A viewing port may be a device in a wall of the fluid compartment, which comprises a window, through which a service technician may look inside the fluid compartment. The window may be impermeable to air and/or electric isolating fluid. However, the window may be permeable for at least visible light.

According to an embodiment of the invention, the light sensitive marker is attached outside of the fluid compartment. For example, the light sensitive marker may be attached outside of a window and/or glass pane. The window and/or glass pane may be positioned so that light generated by an internal arc may fall through the window and/or glass pane onto the light sensitive marker.

According to an embodiment of the invention, the light sensitive marker is incorporated into a viewing port. A viewing port may comprise a window for looking into the fluid compartment, which window is integrated into a wall of the fluid compartment. Furthermore, a viewing port may comprise a cover for covering the viewing port when it is not used. The cover may protect the window of the viewing port and/or may prevent ambient light from falling into the fluid compartment.

The light sensitive marker may be attached to the inside of the window, the outside of the window and/or to the inside of the cover. A viewing port cover may be removed so that the light sensitive marker can be checked for exposure to light, for example after a detection of an internal arc fault somewhere in the switchgear and/or devices connected thereto. When the light sensitive marker is incorporated into a viewing port, the light sensitive marker may only be exposed in the long term to light from inside the fluid compartment and not to ambient light. Ambient light may also contain a small amount of light that may lead to a change in the color of the light sensitive marker, for example over years or decades of exposure.

According to an embodiment of the invention, the light sensitive marker is attached to an inside of a viewing port cover of a viewing port. For example, an inner wall of the cover may be provided with a sensitive foil strip and/or with a sensitive paint.

According to an embodiment of the invention, the light sensitive marker is attached to a glass pane of the viewing port. The glass pane may provide a window of the viewing port. The light sensitive marker may be attached inside or outside to the glass pane, for example in the form of a sensitive paint and/or foil strip.

According to an embodiment of the invention, the light sensitive marker is attached to a density sensor penetrating into the fluid compartment, when mounted to a sensor mounting integrated into the fluid compartment. For example, the light sensitive marker is attached to a tip of the density sensor.

It also may be that the end and/or tip of the density sensor is provided with a sensitive foil strip and/or sensitive paint. The end and/or tip of the sensor may have to be exposed to the insulating fluid and therefore to light generated inside the fluid compartment.

According to an embodiment of the invention, the sensor mounting has a hatch that is opened by the tip of the density sensor and that closes, when the density sensor is removed from the sensor mounting. The density sensor may be mounted in such a way that it can be removed without discharging any fluid or only a minimal amount of fluid from the fluid compartment. The sensor mounting may have a hatch that automatically closes the fluid compartment, when the density sensor is removed from the sensor mounting. For example, a spring may be attached to the hatch. A service technician easily may inspect the light sensitive marker by removing the density sensor from the sensor mounting, looking at it and plugging it back into the sensor mounting.

===============

WRITTEN INSTRUCTION A: Display every row below that contains the string "separates".

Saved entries
===============

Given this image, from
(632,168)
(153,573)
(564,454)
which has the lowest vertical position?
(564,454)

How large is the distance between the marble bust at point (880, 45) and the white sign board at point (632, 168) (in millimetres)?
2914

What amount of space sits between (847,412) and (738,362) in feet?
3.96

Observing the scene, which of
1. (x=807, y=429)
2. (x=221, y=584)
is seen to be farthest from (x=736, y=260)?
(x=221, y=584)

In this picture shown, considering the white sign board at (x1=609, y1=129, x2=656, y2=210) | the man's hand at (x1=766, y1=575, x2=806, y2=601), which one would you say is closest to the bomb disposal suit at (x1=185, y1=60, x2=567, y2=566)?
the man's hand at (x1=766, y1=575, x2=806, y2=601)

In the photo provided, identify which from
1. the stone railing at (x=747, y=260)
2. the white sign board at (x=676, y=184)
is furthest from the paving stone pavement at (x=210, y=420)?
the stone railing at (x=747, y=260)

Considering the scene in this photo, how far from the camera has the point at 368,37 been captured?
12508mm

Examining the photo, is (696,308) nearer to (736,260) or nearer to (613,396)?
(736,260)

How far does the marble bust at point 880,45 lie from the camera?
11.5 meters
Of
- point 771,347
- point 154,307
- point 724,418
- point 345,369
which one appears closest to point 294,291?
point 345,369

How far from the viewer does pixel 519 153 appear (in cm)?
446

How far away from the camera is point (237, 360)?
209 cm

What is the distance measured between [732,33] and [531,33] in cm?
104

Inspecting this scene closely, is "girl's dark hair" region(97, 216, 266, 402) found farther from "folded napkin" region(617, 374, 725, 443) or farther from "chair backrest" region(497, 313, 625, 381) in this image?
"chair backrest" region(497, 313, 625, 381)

===============

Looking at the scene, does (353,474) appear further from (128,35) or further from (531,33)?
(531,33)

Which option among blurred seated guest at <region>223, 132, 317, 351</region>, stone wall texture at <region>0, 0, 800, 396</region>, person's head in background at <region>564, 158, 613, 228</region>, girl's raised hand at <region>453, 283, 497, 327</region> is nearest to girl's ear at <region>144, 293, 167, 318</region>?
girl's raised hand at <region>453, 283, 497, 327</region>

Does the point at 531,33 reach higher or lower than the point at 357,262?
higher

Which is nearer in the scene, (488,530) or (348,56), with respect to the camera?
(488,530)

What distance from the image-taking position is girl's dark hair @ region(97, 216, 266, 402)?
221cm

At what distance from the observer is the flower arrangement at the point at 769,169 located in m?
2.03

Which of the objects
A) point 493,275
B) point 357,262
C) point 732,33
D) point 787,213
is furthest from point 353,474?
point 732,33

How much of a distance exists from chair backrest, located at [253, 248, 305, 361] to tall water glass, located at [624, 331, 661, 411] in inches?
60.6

===============

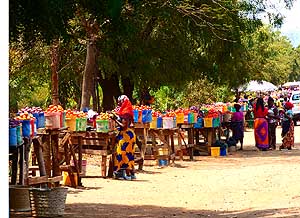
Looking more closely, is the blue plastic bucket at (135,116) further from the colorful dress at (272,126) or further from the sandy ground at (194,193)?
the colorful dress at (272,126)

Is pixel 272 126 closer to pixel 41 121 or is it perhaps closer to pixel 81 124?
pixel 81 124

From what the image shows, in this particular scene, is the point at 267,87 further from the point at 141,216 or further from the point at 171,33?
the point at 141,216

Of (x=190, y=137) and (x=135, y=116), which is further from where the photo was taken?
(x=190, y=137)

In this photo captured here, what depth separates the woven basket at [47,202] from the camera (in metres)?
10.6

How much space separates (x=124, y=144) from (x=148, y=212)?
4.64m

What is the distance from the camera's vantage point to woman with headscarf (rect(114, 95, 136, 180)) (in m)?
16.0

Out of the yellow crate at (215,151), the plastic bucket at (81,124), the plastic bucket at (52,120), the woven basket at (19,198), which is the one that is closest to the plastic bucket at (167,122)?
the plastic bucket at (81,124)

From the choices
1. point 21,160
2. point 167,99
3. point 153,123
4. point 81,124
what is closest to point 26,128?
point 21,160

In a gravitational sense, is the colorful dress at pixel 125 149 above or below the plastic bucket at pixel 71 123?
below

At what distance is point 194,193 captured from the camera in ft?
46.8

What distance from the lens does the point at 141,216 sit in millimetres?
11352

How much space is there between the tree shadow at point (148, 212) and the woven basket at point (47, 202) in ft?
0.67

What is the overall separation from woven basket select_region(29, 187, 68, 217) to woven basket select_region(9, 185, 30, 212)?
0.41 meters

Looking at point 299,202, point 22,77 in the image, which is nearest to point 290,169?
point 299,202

===============

WRITTEN INSTRUCTION B:
Answer these questions using the passage on the light sensitive marker above.
(i) What two functions may a viewing port cover serve?
(ii) As an example, which part of the density sensor may the light sensitive marker be attached to?
(iii) What may be attached to the hatch of the sensor mounting?

TASK RESPONSE A:
In this photo captured here, what depth separates the woven basket at [47,202] from the camera (in metres)?
How much space separates (x=124, y=144) from (x=148, y=212)?

TASK RESPONSE B:
(i) It may protect the window of the viewing port and prevent ambient light from falling into the fluid compartment.
(ii) The tip of the density sensor.
(iii) A spring.